### Tasks to complete
A. Answer these about the article on Palisa Farm, one per line:
(i) How long ago did Thais first have chilli, according to Anderson?
(ii) How far is the farm from Bangkok, and in which direction?
(iii) How large is the property?
B. In the article on Palisa Farm, repeat word for word the part that opens with the words containing "Galangal is an" and closes with "and Boon Café.".

┌─ Selected excerpt

New tricks

Gourmet Traveller|June 2020

New tricks
A good cook never stops learning, writes KARLIE VERKERK as she joins five chefs on a spice odyssey through Thailand.
KARLIE VERKERK

Palisa Anderson expertly navigates her way through rows of sun-ripened fruit and vegetables, cherry tomatoes to the left and apple eggplants to the right, before stopping at a thriving plant towering with glossy green leaves. “Here!” she says. “These are galangal flowers.” She delicately picks a bunch from the plant, hands one to me and places the rest in a woven basket. I eat the small white flower; it’s fragrant and spicy. “Thais didn’t have chilli until about 400 years ago, so they used these aromats as spice.”

Galangal is an essential ingredient in Thai cuisine and is one of more than 100 varieties of plants grown at Palisa Farm – a working farm in the Hua Hin district of Thailand, a three-hour drive south of Bangkok. It’s owned and run by Anderson’s mum, chef and pioneering restaurateur Amy Chanta of Sydney’s Chat Thai and Boon Café.

Over the past four years, Chanta has transformed the 24-hectare property into a Thai produce Mecca in an entirely organic way. Plump mangoes, sugar bananas, jackfruit and green papaya flourish alongside more peculiar plants such as toddy palm, noni fruit and pak wan, also known as sweetleaf bush. I liken its flavour to asparagus.

└─
┌─ Supplied data

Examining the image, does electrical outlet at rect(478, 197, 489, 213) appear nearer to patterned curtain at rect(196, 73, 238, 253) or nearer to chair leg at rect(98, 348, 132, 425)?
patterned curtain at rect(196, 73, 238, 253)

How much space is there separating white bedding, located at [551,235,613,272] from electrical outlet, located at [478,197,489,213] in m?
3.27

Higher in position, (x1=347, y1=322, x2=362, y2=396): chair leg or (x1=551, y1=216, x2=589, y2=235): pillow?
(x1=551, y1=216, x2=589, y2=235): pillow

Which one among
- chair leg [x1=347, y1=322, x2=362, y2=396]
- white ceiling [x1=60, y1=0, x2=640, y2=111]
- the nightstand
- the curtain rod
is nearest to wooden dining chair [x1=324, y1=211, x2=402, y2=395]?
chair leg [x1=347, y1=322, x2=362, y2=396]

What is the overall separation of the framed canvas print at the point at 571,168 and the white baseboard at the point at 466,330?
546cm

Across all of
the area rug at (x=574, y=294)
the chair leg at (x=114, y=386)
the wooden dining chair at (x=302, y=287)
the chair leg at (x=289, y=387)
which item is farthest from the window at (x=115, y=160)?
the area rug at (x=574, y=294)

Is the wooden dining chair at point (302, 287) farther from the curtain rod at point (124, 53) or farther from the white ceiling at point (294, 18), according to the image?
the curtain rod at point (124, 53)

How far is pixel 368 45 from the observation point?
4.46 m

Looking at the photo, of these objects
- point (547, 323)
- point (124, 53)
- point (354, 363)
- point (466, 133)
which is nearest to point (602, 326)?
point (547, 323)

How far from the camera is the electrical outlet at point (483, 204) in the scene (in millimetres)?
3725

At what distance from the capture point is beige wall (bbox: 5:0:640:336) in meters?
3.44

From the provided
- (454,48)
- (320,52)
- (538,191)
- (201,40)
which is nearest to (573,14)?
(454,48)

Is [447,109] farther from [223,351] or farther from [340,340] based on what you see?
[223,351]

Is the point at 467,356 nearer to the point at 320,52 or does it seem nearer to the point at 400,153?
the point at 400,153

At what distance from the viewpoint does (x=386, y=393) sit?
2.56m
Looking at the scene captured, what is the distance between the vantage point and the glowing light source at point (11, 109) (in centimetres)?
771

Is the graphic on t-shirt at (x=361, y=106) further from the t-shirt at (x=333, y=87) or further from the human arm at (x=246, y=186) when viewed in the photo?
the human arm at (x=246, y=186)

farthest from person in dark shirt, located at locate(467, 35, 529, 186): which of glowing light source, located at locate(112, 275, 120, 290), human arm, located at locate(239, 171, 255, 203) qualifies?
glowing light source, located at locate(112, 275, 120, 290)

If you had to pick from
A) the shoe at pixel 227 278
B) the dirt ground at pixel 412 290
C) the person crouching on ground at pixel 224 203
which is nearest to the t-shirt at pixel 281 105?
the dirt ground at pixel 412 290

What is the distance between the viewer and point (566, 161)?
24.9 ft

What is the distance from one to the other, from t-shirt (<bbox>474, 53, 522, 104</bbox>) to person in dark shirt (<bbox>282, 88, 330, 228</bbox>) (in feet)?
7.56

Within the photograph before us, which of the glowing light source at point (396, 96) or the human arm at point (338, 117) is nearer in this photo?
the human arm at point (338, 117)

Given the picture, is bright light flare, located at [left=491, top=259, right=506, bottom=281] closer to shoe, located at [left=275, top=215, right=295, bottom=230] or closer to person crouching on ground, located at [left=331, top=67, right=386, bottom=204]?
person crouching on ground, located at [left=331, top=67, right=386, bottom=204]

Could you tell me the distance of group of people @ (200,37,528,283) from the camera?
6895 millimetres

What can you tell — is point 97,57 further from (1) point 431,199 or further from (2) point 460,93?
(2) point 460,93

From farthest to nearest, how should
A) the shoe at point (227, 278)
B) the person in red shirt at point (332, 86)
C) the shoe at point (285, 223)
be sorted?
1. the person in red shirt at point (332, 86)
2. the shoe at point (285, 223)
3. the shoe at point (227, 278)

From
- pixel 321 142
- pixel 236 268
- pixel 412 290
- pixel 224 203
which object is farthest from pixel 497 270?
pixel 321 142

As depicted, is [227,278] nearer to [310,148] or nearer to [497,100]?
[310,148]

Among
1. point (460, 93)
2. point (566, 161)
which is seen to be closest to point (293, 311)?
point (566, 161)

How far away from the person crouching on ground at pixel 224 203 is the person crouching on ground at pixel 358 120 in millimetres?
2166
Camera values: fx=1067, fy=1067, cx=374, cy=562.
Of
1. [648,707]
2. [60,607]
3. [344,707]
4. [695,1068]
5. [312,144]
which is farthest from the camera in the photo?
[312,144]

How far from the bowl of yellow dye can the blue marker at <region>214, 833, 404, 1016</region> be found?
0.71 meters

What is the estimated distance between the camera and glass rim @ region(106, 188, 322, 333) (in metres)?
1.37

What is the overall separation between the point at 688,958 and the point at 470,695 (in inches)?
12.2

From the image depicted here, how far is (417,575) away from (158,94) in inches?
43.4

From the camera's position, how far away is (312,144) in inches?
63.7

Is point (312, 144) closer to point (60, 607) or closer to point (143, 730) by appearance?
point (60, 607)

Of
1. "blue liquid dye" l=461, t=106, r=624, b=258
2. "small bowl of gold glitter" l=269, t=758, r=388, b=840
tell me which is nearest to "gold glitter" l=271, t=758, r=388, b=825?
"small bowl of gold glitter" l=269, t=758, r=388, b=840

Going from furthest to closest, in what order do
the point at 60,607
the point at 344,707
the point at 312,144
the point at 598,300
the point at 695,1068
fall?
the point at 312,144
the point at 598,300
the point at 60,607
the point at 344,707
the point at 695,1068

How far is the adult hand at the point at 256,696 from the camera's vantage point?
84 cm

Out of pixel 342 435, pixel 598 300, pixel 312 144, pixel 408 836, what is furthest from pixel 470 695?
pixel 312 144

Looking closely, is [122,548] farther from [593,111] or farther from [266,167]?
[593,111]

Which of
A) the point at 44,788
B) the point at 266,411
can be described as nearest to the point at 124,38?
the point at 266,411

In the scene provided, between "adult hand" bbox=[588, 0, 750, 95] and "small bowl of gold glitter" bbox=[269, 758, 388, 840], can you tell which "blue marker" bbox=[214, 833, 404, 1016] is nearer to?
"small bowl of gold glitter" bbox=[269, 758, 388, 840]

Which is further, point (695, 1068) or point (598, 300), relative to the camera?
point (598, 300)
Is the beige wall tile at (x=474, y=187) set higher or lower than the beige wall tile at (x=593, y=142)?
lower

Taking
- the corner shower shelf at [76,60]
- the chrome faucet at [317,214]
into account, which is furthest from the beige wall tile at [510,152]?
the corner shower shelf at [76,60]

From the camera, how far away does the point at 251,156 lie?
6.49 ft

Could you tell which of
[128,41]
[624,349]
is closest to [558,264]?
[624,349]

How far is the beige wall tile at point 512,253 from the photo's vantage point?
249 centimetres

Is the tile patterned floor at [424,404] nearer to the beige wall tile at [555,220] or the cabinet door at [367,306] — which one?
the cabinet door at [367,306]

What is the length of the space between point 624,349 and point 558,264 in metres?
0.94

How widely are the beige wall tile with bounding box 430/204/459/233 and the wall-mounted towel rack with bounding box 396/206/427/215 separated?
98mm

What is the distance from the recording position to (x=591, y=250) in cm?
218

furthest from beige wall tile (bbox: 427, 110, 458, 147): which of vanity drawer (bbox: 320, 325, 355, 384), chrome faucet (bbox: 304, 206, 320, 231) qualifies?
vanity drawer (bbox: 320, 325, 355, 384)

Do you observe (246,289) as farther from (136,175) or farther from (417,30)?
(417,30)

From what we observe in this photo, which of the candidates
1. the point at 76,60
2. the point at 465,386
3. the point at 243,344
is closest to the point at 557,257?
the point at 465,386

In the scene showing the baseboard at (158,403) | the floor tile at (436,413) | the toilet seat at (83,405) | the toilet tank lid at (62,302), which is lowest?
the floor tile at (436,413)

└─

### The answers
A.
(i) About 400 years ago
(ii) A three-hour drive south
(iii) 24 hectares

B.
Galangal is an essential ingredient in Thai cuisine and is one of more than 100 varieties of plants grown at Palisa Farm – a working farm in the Hua Hin district of Thailand, a three-hour drive south of Bangkok. It’s owned and run by Anderson’s mum, chef and pioneering restaurateur Amy Chanta of Sydney’s Chat Thai and Boon Café.